Stored items from a collection:

==================================================

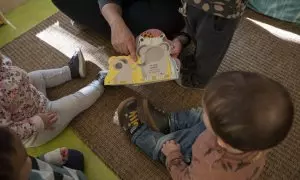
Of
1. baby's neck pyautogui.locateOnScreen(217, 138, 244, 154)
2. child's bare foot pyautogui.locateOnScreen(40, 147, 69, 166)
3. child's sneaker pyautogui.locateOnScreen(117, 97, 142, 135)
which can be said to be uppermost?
baby's neck pyautogui.locateOnScreen(217, 138, 244, 154)

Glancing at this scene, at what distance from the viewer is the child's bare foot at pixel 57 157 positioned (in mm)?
945

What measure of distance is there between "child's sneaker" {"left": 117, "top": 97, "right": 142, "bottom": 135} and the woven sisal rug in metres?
0.06

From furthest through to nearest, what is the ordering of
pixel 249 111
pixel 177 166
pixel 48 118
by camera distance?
1. pixel 48 118
2. pixel 177 166
3. pixel 249 111

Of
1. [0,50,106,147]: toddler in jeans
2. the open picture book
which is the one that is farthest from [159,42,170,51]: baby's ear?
[0,50,106,147]: toddler in jeans

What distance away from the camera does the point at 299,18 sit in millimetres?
1271

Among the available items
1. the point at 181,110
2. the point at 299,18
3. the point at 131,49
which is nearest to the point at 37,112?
the point at 131,49

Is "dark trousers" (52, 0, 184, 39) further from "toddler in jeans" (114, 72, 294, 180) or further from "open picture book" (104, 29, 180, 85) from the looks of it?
"toddler in jeans" (114, 72, 294, 180)

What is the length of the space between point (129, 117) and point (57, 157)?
247mm

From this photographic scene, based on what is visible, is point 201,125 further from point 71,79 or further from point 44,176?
point 71,79

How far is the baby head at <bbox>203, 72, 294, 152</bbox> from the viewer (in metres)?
0.57

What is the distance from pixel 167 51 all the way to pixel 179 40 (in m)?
0.13

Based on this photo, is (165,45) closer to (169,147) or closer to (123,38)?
(123,38)

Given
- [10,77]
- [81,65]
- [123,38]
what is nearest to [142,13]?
[123,38]

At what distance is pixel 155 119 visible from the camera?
3.34 ft
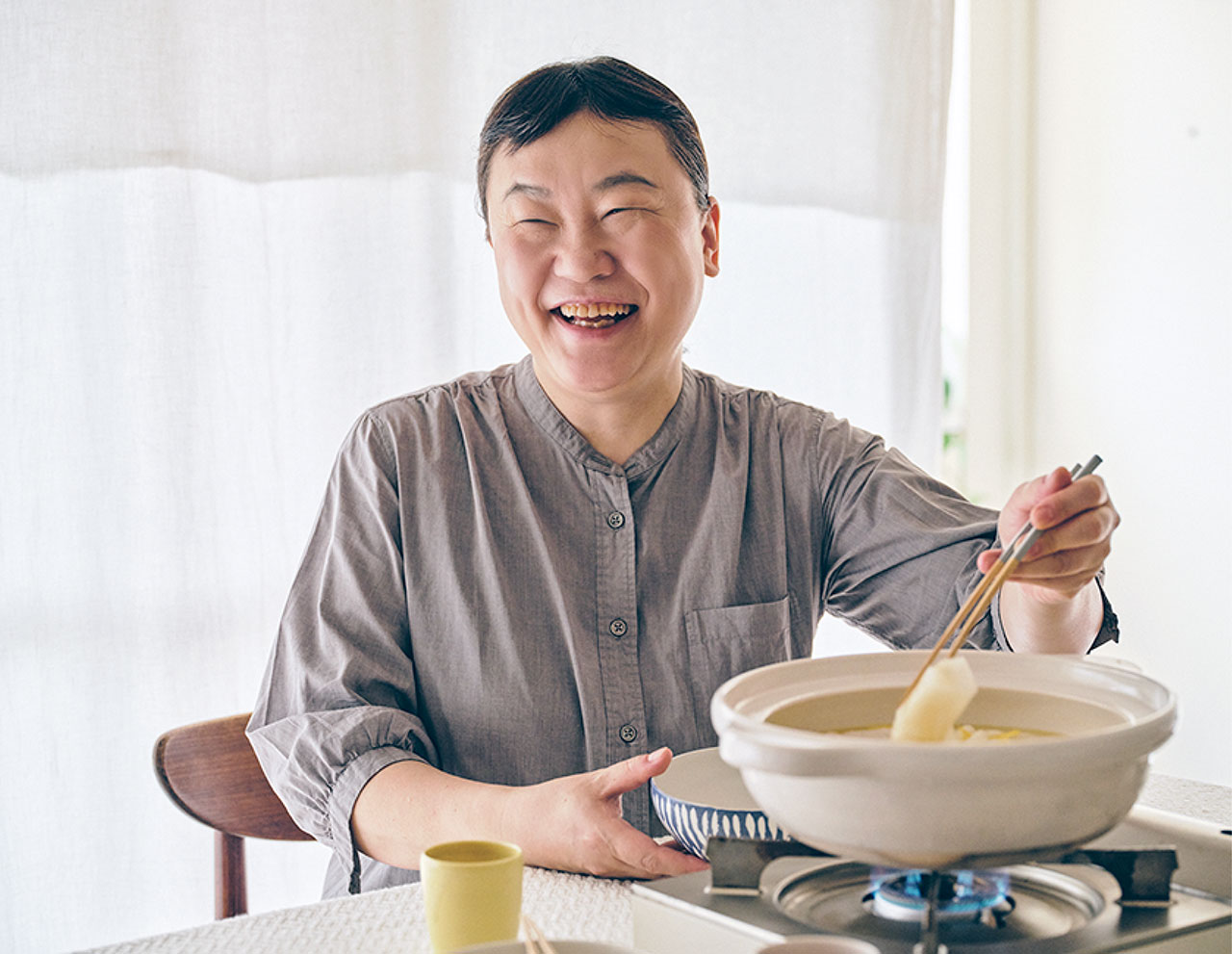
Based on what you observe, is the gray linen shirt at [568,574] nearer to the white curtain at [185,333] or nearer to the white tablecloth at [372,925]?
the white tablecloth at [372,925]

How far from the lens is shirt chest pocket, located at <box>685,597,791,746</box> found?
1485 millimetres

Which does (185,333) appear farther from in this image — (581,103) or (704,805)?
(704,805)

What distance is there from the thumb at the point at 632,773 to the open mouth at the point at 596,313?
0.61 m

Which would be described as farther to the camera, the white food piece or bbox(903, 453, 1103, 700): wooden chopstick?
bbox(903, 453, 1103, 700): wooden chopstick

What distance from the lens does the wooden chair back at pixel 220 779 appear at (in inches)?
57.8

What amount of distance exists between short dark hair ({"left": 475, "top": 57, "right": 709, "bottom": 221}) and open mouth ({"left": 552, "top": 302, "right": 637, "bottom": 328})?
0.20 meters

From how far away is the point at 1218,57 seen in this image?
2775 millimetres

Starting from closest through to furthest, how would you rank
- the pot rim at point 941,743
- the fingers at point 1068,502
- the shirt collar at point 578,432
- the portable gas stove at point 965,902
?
the pot rim at point 941,743
the portable gas stove at point 965,902
the fingers at point 1068,502
the shirt collar at point 578,432

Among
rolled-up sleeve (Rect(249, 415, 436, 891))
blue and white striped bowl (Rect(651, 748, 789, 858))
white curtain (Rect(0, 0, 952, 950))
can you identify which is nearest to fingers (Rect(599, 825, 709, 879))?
blue and white striped bowl (Rect(651, 748, 789, 858))

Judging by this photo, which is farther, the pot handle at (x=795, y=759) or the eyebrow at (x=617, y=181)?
the eyebrow at (x=617, y=181)

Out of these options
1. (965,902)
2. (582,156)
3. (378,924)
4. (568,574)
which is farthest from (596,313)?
(965,902)

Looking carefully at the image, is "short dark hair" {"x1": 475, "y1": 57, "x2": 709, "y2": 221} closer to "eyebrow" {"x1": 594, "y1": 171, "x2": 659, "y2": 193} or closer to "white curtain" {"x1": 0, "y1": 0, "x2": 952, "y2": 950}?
"eyebrow" {"x1": 594, "y1": 171, "x2": 659, "y2": 193}

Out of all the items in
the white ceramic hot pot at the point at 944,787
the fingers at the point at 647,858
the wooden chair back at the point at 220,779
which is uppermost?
the white ceramic hot pot at the point at 944,787

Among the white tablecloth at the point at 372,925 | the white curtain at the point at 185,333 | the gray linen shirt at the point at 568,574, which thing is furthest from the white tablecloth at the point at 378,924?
the white curtain at the point at 185,333
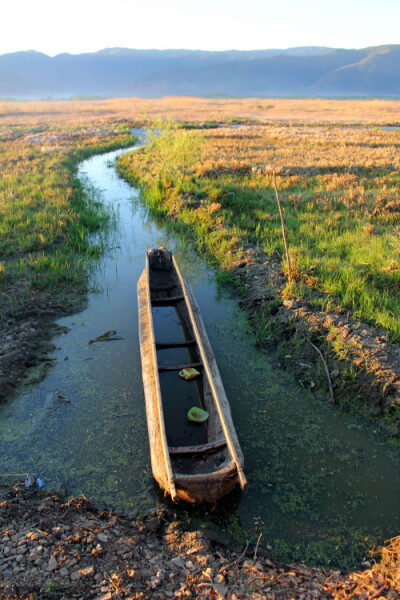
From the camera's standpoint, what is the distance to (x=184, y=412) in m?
4.52

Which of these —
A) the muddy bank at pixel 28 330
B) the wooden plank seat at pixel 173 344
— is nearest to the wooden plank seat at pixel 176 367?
the wooden plank seat at pixel 173 344

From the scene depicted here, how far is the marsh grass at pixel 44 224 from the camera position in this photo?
24.1ft

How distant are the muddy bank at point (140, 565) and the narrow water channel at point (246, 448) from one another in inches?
10.8

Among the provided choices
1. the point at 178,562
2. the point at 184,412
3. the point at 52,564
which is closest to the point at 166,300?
the point at 184,412

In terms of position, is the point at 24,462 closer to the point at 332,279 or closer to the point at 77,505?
the point at 77,505

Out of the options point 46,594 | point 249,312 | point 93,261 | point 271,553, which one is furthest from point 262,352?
point 93,261

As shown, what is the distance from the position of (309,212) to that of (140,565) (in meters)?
9.15

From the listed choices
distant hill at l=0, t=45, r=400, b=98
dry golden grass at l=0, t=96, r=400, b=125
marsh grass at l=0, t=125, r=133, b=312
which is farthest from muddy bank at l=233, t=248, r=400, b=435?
distant hill at l=0, t=45, r=400, b=98

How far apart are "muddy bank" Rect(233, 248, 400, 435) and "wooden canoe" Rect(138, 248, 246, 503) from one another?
122 cm

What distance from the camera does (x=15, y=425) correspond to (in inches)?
172

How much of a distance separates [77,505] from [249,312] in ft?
13.6

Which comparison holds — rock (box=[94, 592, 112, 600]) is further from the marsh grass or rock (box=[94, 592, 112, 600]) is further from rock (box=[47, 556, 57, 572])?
the marsh grass

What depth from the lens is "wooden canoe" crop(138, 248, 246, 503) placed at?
3273 mm

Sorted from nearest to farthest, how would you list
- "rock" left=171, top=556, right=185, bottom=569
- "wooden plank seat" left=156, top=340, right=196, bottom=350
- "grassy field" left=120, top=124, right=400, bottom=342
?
"rock" left=171, top=556, right=185, bottom=569
"wooden plank seat" left=156, top=340, right=196, bottom=350
"grassy field" left=120, top=124, right=400, bottom=342
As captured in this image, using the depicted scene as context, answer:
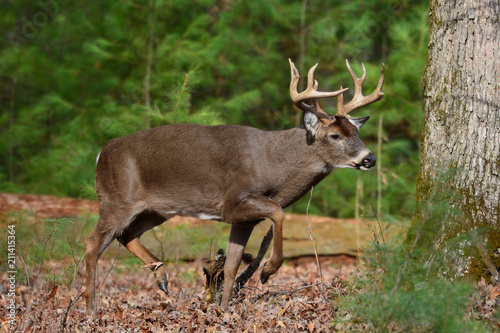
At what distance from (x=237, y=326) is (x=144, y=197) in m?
1.89

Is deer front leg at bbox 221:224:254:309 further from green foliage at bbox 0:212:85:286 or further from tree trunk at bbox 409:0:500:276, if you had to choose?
tree trunk at bbox 409:0:500:276

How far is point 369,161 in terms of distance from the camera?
17.4 ft

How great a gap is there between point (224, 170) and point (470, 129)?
7.07 ft

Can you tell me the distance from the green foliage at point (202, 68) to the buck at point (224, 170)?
5.37 meters

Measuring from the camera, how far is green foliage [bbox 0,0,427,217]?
11.7 m

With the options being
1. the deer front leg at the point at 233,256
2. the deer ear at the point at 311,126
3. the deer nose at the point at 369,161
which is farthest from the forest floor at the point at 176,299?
the deer ear at the point at 311,126

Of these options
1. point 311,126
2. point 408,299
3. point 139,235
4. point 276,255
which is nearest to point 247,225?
point 276,255

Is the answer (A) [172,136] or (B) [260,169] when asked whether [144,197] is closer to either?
(A) [172,136]

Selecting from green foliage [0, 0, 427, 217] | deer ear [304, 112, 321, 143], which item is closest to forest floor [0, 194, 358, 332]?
deer ear [304, 112, 321, 143]

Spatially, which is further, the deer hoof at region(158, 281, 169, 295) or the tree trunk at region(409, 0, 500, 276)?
the deer hoof at region(158, 281, 169, 295)

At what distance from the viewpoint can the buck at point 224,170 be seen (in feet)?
17.4

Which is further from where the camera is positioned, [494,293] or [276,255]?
[276,255]

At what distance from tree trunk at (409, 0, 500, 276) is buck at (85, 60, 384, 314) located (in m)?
0.72

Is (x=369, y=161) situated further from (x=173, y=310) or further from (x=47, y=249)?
(x=47, y=249)
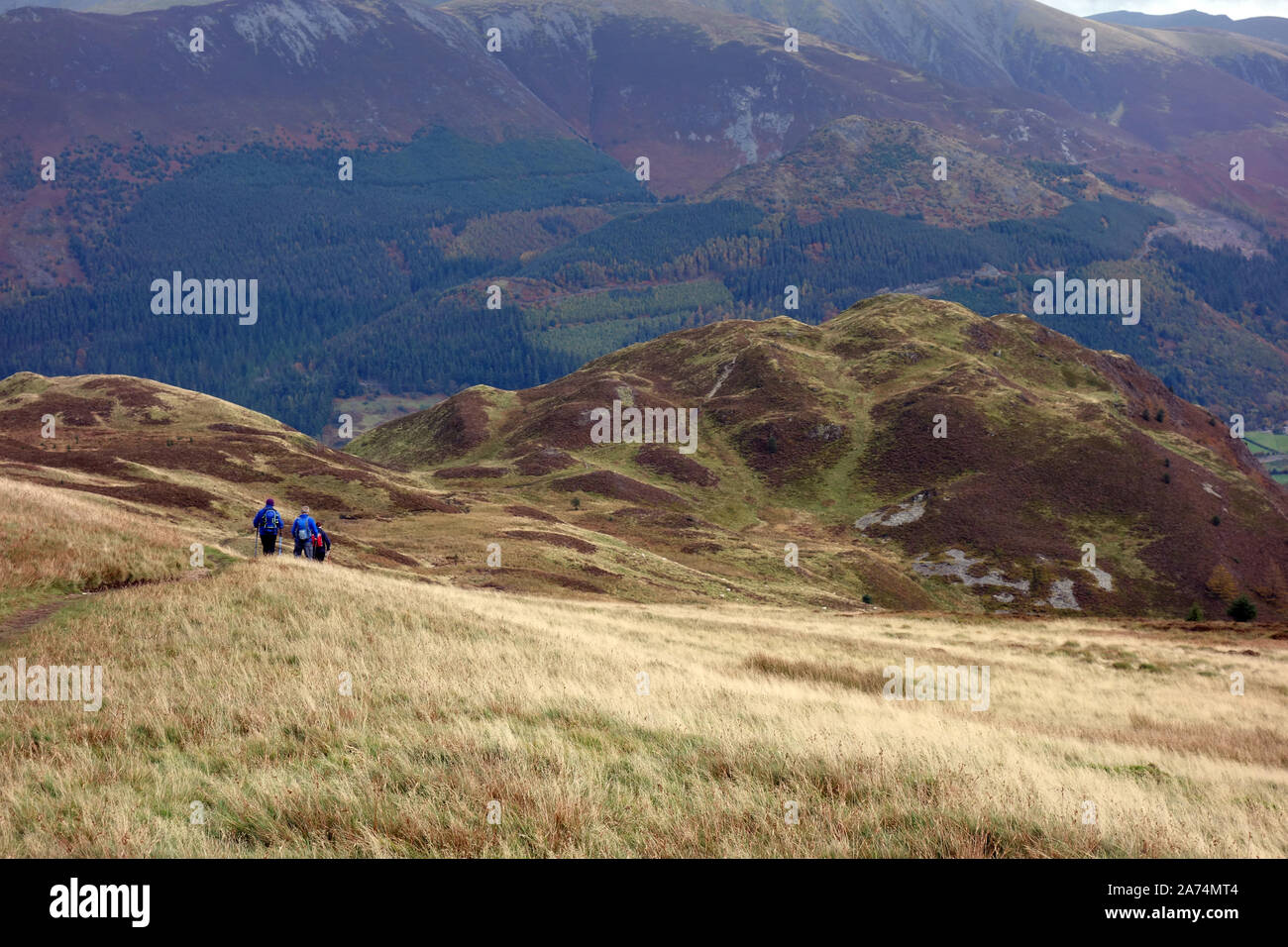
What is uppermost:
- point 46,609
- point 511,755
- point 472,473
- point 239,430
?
point 239,430

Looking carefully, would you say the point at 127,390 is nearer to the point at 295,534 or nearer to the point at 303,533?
the point at 295,534

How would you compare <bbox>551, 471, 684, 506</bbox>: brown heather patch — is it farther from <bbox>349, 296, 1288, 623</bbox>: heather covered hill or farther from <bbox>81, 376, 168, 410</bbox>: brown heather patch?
<bbox>81, 376, 168, 410</bbox>: brown heather patch

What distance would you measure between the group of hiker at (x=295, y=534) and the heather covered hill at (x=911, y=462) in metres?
53.8

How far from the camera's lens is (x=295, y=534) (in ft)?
103

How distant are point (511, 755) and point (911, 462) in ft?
384

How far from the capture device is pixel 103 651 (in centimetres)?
1532

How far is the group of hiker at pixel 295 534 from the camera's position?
29406mm

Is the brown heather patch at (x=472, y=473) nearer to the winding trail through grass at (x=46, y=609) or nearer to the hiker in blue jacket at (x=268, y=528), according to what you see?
the hiker in blue jacket at (x=268, y=528)

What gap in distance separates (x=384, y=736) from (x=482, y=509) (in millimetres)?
74006

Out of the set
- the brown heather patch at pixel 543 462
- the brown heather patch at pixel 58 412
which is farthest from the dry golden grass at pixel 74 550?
the brown heather patch at pixel 543 462

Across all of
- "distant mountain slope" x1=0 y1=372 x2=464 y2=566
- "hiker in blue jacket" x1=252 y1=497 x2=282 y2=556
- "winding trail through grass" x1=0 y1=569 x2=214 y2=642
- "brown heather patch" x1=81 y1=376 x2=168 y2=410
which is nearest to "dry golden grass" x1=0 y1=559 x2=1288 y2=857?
"winding trail through grass" x1=0 y1=569 x2=214 y2=642

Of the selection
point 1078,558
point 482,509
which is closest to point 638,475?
point 482,509

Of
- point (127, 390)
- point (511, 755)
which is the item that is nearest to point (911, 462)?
point (127, 390)
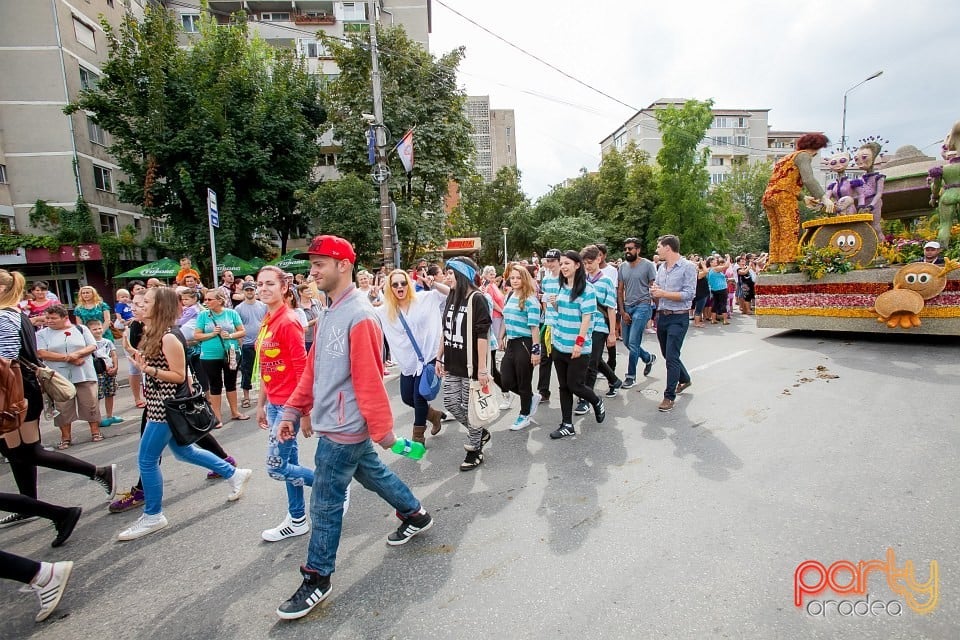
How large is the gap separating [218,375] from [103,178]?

==================================================

All lines from the one holding "What gap in" through the last line of the entries, and nothing else, are to be output exactly; leave out the pictures.

### EXERCISE ANSWER:
What gap in distance separates (x=384, y=736) from (x=482, y=509) (in millimetres)?
74006

Out of the set
- the brown heather patch at pixel 543 462
- the brown heather patch at pixel 58 412
which is farthest from the dry golden grass at pixel 74 550?
the brown heather patch at pixel 543 462

Across all of
- "distant mountain slope" x1=0 y1=372 x2=464 y2=566
- "hiker in blue jacket" x1=252 y1=497 x2=282 y2=556
- "winding trail through grass" x1=0 y1=569 x2=214 y2=642
- "brown heather patch" x1=81 y1=376 x2=168 y2=410
which is nearest to "dry golden grass" x1=0 y1=559 x2=1288 y2=857?
"winding trail through grass" x1=0 y1=569 x2=214 y2=642

Of the selection
point 1078,558
point 482,509
which is closest to point 638,475?
point 482,509

Of
- point (127, 390)
- point (511, 755)
which is the item that is nearest to point (911, 462)?
point (127, 390)
How large is the gap separating [218,375] from [103,178]?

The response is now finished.